Napoli, Cruciani torna all’attacco: “Gli insulti dei tifosi partenopei a Verdi fanno rabbrividire”

Pubblicato il autore: Gabriele Tufano Segui

Giuseppe Cruciani
Giuseppe Cruciani, giornalista e conduttore radiofonico, è tornato ad attaccare i tifosi del Napoli. Pochi giorni fa, ospite al programma televisivo “Tiki Taka”, Cruciani aveva criticato il comportamento assunto dai tifosi partenopei in occasione della vittoria ottenuta dalla Juventus sul campo del Cagliari (viziata sia da un’irregolarità sul gol decisivo di Bernardeschi -gomitata di Benatia su Pavoletti, non ravvisata dall’arbitro-, sia da un rigore non concesso al Cagliari per un colpo di mano sempre di Bernardeschi nella sua area di rigore), definendolo un “piagnisteo senza fine”. Poi aveva dichiarato: “A Napoli vedono continuamente fantasmi e pericoli. La Juve è sempre Satana e sinonimo di ruberie e furti con scasso. Insomma, il solito ridicolo repertorio: i poteri forti, il Nord, gli Agnelli che comandano e cazzate del genere. Roba da matti”.

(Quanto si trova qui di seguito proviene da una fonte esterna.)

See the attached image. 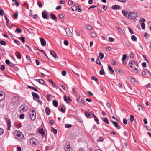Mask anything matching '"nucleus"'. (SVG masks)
<instances>
[{
  "label": "nucleus",
  "mask_w": 151,
  "mask_h": 151,
  "mask_svg": "<svg viewBox=\"0 0 151 151\" xmlns=\"http://www.w3.org/2000/svg\"><path fill=\"white\" fill-rule=\"evenodd\" d=\"M37 5L40 7H41L42 6V3L41 2H37Z\"/></svg>",
  "instance_id": "6e6d98bb"
},
{
  "label": "nucleus",
  "mask_w": 151,
  "mask_h": 151,
  "mask_svg": "<svg viewBox=\"0 0 151 151\" xmlns=\"http://www.w3.org/2000/svg\"><path fill=\"white\" fill-rule=\"evenodd\" d=\"M51 131L53 132L55 134H56L57 133V129H55L53 127H51Z\"/></svg>",
  "instance_id": "a878e982"
},
{
  "label": "nucleus",
  "mask_w": 151,
  "mask_h": 151,
  "mask_svg": "<svg viewBox=\"0 0 151 151\" xmlns=\"http://www.w3.org/2000/svg\"><path fill=\"white\" fill-rule=\"evenodd\" d=\"M53 104L54 106L57 107L58 106V102L56 100H54L53 101Z\"/></svg>",
  "instance_id": "5701e85b"
},
{
  "label": "nucleus",
  "mask_w": 151,
  "mask_h": 151,
  "mask_svg": "<svg viewBox=\"0 0 151 151\" xmlns=\"http://www.w3.org/2000/svg\"><path fill=\"white\" fill-rule=\"evenodd\" d=\"M4 11L3 9H1L0 10V15L3 16V13Z\"/></svg>",
  "instance_id": "4d7b16f0"
},
{
  "label": "nucleus",
  "mask_w": 151,
  "mask_h": 151,
  "mask_svg": "<svg viewBox=\"0 0 151 151\" xmlns=\"http://www.w3.org/2000/svg\"><path fill=\"white\" fill-rule=\"evenodd\" d=\"M112 123L114 126L118 129H119L121 128V126L118 125V123L114 121H112Z\"/></svg>",
  "instance_id": "1a4fd4ad"
},
{
  "label": "nucleus",
  "mask_w": 151,
  "mask_h": 151,
  "mask_svg": "<svg viewBox=\"0 0 151 151\" xmlns=\"http://www.w3.org/2000/svg\"><path fill=\"white\" fill-rule=\"evenodd\" d=\"M65 151H72L73 149L70 144L69 142H67L65 144Z\"/></svg>",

Quest’oggi invece, Cruciani ha voluto prendere (giustamente direi) le difese del giocatore del Bologna, Simone Verdi che da ore ormai, per via della sua coraggiosa decisione di rinunciare al trasferimento nella squadra di Sarri, viene pesantemente insultato dai tifosi partenopei. Intervenuto a Radio24, Cruciani ha detto: “L’eccesso di tifo riguarda tutti, ma a Napoli si moltiplica all’infinito con una valanga di insulti e violenze nei confronti dei giocatori. Gli hanno detto di tutto prima e dopo il gran rifiuto al Napoli: gli hanno detto “infame”, “muori”, hanno augurato il cancro a lui e alla sua fidanzata, le hanno dato della “puttana” e della “bocchinara”. Vi dovete vergognare! Qualcuno potrà dire che è successo anche con Bonucci, è ovvio che malati di mente e delinquenti esistono ovunque e ad ogni latitudine, ma quello che sorprende nel caso Verdi è la macchina che si mette in moto, la moltitudine, la massa di violenti del web che se ne fottono di essere riconosciuti e cominciano a manganellare senza sosta il malcapitato”.